Ott 11

Ho perso la finale del match play del mio circolo, l’unica gara da noi significativa da un punto di vista sportivo. Ci tenevo e mi dispiace. Mi ha bruciato per il pomeriggio e la notte seguente; poi mi è passata – ha vinto chi ha giocato meglio, non c’è nulla di strano in questo –, e ne ho ricavata una lezione importante.

Ho capito che al mio circolo non interessa la competizione: il mio circolo è – per scelta (assolutamente legittima, ci mancherebbe) – un’associazione ricreativa, dove la competizione non entra in nessuna maniera. (Quasi nessuna, via, perché io ce la porto – e come!)

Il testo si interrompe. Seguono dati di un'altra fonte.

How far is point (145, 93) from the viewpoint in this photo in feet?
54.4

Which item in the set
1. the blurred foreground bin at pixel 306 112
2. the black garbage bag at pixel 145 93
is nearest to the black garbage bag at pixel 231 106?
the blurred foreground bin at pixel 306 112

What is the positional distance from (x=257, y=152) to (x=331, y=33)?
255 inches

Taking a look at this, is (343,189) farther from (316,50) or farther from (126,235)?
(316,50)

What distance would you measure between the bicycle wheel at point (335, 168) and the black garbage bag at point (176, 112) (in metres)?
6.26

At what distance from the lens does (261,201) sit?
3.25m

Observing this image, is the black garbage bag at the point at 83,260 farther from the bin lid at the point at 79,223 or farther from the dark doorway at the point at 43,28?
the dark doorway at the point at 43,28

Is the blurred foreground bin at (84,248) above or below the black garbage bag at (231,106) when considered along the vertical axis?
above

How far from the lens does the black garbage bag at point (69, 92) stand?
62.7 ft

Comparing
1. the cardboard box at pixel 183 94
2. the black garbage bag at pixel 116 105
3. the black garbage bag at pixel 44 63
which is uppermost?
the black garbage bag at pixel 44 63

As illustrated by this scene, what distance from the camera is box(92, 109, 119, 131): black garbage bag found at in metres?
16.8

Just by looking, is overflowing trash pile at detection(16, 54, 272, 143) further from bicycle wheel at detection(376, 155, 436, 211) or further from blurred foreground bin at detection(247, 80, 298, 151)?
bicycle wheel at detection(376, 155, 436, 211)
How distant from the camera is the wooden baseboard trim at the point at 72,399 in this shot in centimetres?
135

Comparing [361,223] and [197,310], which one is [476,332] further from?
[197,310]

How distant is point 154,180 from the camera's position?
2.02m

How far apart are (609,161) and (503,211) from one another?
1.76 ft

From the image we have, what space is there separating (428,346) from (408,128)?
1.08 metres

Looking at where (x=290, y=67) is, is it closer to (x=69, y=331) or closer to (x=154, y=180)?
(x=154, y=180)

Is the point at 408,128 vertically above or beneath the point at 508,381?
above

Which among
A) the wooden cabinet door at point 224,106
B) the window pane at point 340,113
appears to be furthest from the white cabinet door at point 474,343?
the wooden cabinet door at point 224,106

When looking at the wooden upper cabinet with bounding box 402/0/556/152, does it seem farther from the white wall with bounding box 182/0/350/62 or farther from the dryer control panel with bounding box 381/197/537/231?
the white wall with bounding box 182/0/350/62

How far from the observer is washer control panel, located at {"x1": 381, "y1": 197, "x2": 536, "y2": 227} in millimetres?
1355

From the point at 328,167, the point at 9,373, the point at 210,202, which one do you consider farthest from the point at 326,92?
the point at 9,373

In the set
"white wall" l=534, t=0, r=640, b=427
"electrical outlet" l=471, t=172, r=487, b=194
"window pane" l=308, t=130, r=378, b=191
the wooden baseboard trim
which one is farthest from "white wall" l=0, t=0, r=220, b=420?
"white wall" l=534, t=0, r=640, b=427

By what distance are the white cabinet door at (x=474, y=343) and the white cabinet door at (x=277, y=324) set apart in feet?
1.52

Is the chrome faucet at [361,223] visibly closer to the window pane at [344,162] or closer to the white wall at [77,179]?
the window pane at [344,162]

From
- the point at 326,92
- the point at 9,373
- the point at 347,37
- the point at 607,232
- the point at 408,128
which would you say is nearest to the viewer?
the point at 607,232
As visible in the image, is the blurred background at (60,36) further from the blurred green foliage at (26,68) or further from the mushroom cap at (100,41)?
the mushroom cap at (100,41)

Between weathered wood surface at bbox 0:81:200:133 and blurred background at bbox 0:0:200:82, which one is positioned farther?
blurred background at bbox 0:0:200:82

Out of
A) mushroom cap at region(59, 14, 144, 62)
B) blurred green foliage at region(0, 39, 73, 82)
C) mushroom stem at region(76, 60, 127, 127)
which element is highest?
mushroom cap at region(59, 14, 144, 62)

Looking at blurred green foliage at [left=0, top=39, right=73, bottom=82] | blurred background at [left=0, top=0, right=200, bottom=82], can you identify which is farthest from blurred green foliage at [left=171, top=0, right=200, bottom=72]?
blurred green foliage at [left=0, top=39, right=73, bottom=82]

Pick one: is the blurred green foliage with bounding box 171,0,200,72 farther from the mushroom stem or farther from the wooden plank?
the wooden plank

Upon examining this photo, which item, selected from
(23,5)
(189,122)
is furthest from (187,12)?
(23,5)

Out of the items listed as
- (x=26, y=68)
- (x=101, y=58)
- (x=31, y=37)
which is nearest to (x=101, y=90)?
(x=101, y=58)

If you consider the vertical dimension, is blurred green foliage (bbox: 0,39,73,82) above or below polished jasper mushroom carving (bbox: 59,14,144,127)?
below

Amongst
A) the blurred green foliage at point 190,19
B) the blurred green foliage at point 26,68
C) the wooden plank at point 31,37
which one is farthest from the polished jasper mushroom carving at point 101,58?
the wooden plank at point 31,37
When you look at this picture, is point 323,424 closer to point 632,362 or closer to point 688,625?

La mia visione del golf cozza in maniera decisa con questo modo di vedere le cose, perché non mi piace vedere quegli swing orribili e quelle palle che non si staccano da terra e fanno cinquanta metri. Ovvero, o facciamo le cose per bene oppure non ci mettiamo nemmeno.

Non solo, ma vedo il golf come mezzo verso un fine, che è lo scoprire i propri limiti e cercare di mettere l’asticella sempre un po’ più in su. Il golf in questo è chiaramente uno strumento, quasi una scusa: è tutto nella tua mente. È nella mente che stanno problemi e soluzioni.

Non sono d’accordo con questa scelta. Non sono d’accordo e lo dico – che si sappia. Non posso farci nulla e pazienza, ma il golf come passatempo non fa per me, no no.